There is a number of other differences between the two groups of studies that could explain the differences in the observed functional interactions. For example, Gochin et al. hypothesized that their excitatory interactions reflected pyramidal cell input to other cells (observed in cat) (Smith and Rhode 1985
). Such local axon collaterals, however, do not appear to be present in rodents (gerbil, Benson and Voigt 1995
; Ding et al. 1994a
,b
; mouse, Oertel and Wu 1989
); thus the lack of excitatory interactions in this study may not be surprising. On the other hand, Gochin et al. used 55-ms short-duration tones as their stimulus. Modeling studies suggest that it may be more difficult to detect inhibition when short-duration tonal stimuli are used (Davis and Voigt 1994
). Finally, Kipke et al. used low-level broadband noise. It is clear that type II units would be not be activated in such a study; thus the lack of inhibitory interactions may not be surprising. The results reported here suggest that ITs might have been observable in the correlograms of Kipke et al. if high-level noise had been used (e.g., Fig. 9E).
Functional implications
The organization of the gerbil DCN as revealed in this study involves principal cells receiving input from multiple auditory sources; further, the data imply that principal cell output is controlled by different sets of these inputs depending on the stimulus condition. A similar organization is observed in cat (Voigt and Young 1988
, 1990
), suggesting that some aspects of the neural computation performed in the DCN are conserved across species. An important difference between the two species, however, is that gerbil pyramidal cells predominantly exhibit type III unit response properties (Ding 1997
; Ding and Voigt 1997
; Ding et al. 1994a
), whereas cat principal cells predominantly exhibit type IV unit properties (Young 1980
). This implies that gerbil principal cell responses are less dominated by inhibition. The functional implication of this difference is unclear.
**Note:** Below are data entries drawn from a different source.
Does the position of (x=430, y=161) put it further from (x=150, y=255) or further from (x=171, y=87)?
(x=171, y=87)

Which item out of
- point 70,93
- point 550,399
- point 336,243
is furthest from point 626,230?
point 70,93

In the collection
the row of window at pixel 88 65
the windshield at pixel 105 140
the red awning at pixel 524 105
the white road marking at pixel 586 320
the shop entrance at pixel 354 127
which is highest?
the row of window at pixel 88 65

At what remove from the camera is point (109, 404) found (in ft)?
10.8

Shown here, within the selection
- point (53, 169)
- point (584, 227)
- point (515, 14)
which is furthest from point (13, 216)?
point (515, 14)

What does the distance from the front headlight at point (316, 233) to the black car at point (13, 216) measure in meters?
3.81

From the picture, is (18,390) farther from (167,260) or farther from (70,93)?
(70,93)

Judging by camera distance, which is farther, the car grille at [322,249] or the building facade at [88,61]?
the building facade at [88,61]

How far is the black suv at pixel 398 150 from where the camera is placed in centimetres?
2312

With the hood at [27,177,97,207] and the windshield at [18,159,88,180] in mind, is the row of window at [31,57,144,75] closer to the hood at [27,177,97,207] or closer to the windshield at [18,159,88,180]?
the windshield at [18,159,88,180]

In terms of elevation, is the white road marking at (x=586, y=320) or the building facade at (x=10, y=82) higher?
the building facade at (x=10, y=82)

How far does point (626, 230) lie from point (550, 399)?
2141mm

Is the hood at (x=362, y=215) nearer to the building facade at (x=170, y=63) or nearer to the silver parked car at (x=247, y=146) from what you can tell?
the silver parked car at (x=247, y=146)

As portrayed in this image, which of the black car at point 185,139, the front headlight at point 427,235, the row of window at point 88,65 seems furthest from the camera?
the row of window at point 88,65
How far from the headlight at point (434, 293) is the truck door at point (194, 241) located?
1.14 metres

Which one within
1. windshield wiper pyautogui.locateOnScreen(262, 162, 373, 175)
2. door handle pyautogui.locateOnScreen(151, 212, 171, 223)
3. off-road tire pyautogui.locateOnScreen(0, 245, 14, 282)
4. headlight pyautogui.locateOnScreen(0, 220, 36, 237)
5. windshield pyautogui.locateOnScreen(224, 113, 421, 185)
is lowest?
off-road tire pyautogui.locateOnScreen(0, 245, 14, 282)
In cat, the DCN has been implicated in early analysis of sound source location because its principal cells are sensitive to the spectral features (notches) of stimuli that carry sound localization cues produced by the cat's pinnae (Young et al. 1992
). The DCN appears to integrate this information with somatosensory information about the orientation of the cat's mobile pinnae (Davis et al. 1996b
; Itoh et al. 1987
; Young et al. 1995
). To evaluate the effect of the apparently decreased level of inhibition in the gerbil DCN, it will be necessary to obtain the responses of gerbil DCN principal cells to both notched-noise stimuli and to somatosensory stimulation.